# [Questions to answer]
A - In the system design notes, recast the paragraph that begins "2. All read/write requests go through a load balancer" as a short bulleted list that keeps its main facts.
B - Extend the system design notes beyond their final sentence, keeping their approach.

# [Document section]

-----

Let's assume you have 5 nodes labeled 1, 2, 3, 4, and 5. A common quorum configuration is to set both the write quorum (W) and read quorum (R) to 3, ensuring that:

R+W>5(3 + 3 > 5)

This guarantees that the read and write quorums will have at least one node in common.

Example Configuration

Write Quorum:

Suppose you require that nodes 1, 2, and 3 must acknowledge a write before it’s considered successful.
That is, when writing, the system will wait for confirmation from nodes 1, 2, and 3.

Read Quorum:

For reading, you could query nodes 3, 4, and 5.
This means that when performing a read, the system gathers responses from nodes 3, 4, and 5 and uses the overlapping data (node 3 in this case) to ensure that it reflects the latest committed write.

Why This Works

The overlap between the write and read quorums (node 3, in this case) ensures that at least one of the nodes being read has the most recent write.
This helps mitigate replication latency because even if some nodes are delayed, the common node in the overlapping quorum will reflect the latest update.

Note:

if one node (for example, node 3) is slow, overloaded, or temporarily unavailable, the system might choose another set of nodes (like 2, 4, 5 )

What matters is that any read quorum you form must intersect with the write quorum such that at least one node has the most recent update

High-level design

Scalability and fault general tolerance:

1. To prevent abuse of our system we can impose a rate limiter based on ip addresses and a bucketing strategy, we can have a higher number for read requests and lower number for writes. If users exceed this amount we can display a message letting them know. The bucketing strategy will prevent distributed types of attacks

A bucketing strategy is a common method used for rate limiting that groups or "buckets" incoming requests—typically by a source identifier such as an IP address—and controls the rate at which those requests are allowed.

How It Works

Token Bucket / Leaky Bucket Concepts:

Token Bucket:
- Each client (or IP address) is assigned a "bucket" that holds a certain number of tokens. Tokens are added at a fixed rate, and each incoming request consumes one token. If there are no tokens left, the request is either delayed or rejected until more tokens are added. This method allows a controlled burst of requests and then limits the sustained rate.
Leaky Bucket:
- In this approach, requests are enqueued in a bucket (or queue) and processed at a fixed rate. If the queue is full (i.e., the bucket reaches its capacity), incoming requests get dropped or rejected.

Grouping Requests:
- The strategy groups requests based on certain criteria (for example, IP address). For each group, you define an allowable quota (bucket size) and a refill rate. If a user exceeds their quota within a given time window, further requests are limited.
Preventing Distributed Attacks:
- By applying a bucketing strategy on a per-IP or per-API-key basis, you can limit the number of requests from a single source. This helps prevent abuse or distributed denial-of-service (DDoS) attacks by ensuring that no single source can overwhelm your system.

In the Context of Your System Design

Read vs. Write Limits:
You may set a higher bucket size or refill rate for read requests, since these are more common, and a lower bucket size for write requests to prevent abuse.
Enforcement:
When a client sends a request, the system checks the corresponding bucket.
- If enough tokens exist in the bucket, the request is processed, and a token is removed.
- If the bucket is empty, the system responds with an error or a message indicating that the rate limit has been exceeded.

2. All read/write requests go through a load balancer that distributes the load based on a server with minimum amount of load. We can use a weighted approach to more effectively address the balancing. We will have multiple instances of our micro services to handle increasing load. The load balancer will distribute the load first via health checks and second by the load each server is having

3. For data base, we will use single leader replication and follower nodes will act as replicas.

-----

# [Given material]
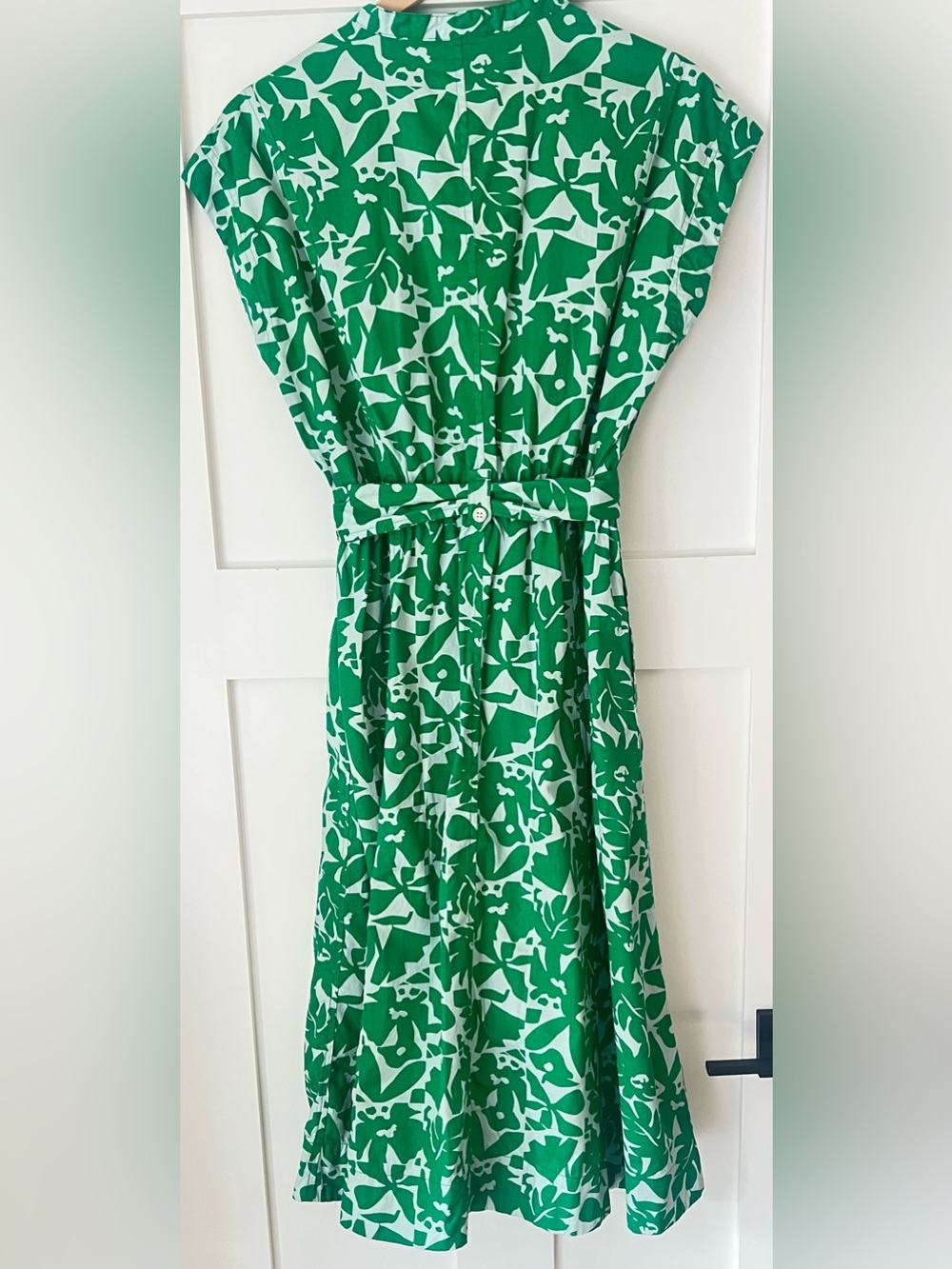 FREE ASSEMBLY | 100% Cotton Green Abstract Midi Shirt Dress S - Picture 2 of 13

-----

# [Task-by-task outputs]
A -
- A load balancer receives all read and write requests.
- It sends each request to the server with the least load, using a weighted approach for better balancing.
- Multiple instances of the microservices handle increasing load.
- The load balancer distributes traffic first by health checks, then by each server's current load.

B -
4. The S3 bucket will automatically scale but we can have a backup of s3 with features like Amazon AWS back up as a service

5. To help with our read/write throughput we can implement consistent hashing to shard the database. Since our paste_key is a hashed value we can assume a somewhat even distribution amongst the shards and we won't have to worry about hot spots

6. To address expiration of old pastes we will run a job once a day to delete old records. Since expires_at is a key in our db this will be relatively easy.

7. Since the hashes are prepopulated there will be no cases of collisions during the write. To genrate hashes we can use a md5 hash since its cheaper and easier to generate.

Caching:

We can assume a 20% rule where 20% of the writes are generating most of the reads. 365gb can be allocated to cache size. If there is a cache miss the cache will be updated and will reallocate the content of the cache if there is a need. To purge the cache it makes sense to use a LRU approach. Redis can be a good choice here. That being said the number can be increased or decreased based on the access paterns and we can opt for a dynamic solution here.

Writes:

After being routed to a server via load balancer a thread can grab a lock on primary_id . To Ensure minimum dead locks we will utilize a time out strategy.
Writes will be written to the leader node, and the content of the paste will be copied to the S3 bucket. With the key as the paste_key. When both writes are succesful we can return a response to the user, with the paste url. To prevent discrepencies we can utilize a write ahead log to update our s3. The write ahead log will also help with too many loads

Reads:

After being routed to a server via load balancer we will first see the cache, we will implement a write around cache, since most of the writes are unlikely to be in the cache having a write around cache would make sense
If its a cache hit we return the response (paste url)
If its a miss we will look into follower nodes which will help with read throughput.
To minimize the latency between leader and followers we will use a qourom strategy.
If there is no content we will return a 400.

Request flows

same as high level design

Detailed component design

same as high level design

Trade offs/Tech choices

SQL Although we have many writes and this could make a nosql db better, we don't want a multi leader type database. Which can disqualify mongodb and cassandra. Although infrequent choosing multi leader databases could yield inaccurate pastes and lead costumers to not trust the product.
S3 ideal for putting in paste content, provides additional benefits such as durability and auto scaling.
Populating the database with hash values for paste_url and paste_key allows the locks to process writes faster and reduce dead lock scenarios or potential race conditions. Furthermore it will reduce risk of hash collisions but can limit the users who want a customized url.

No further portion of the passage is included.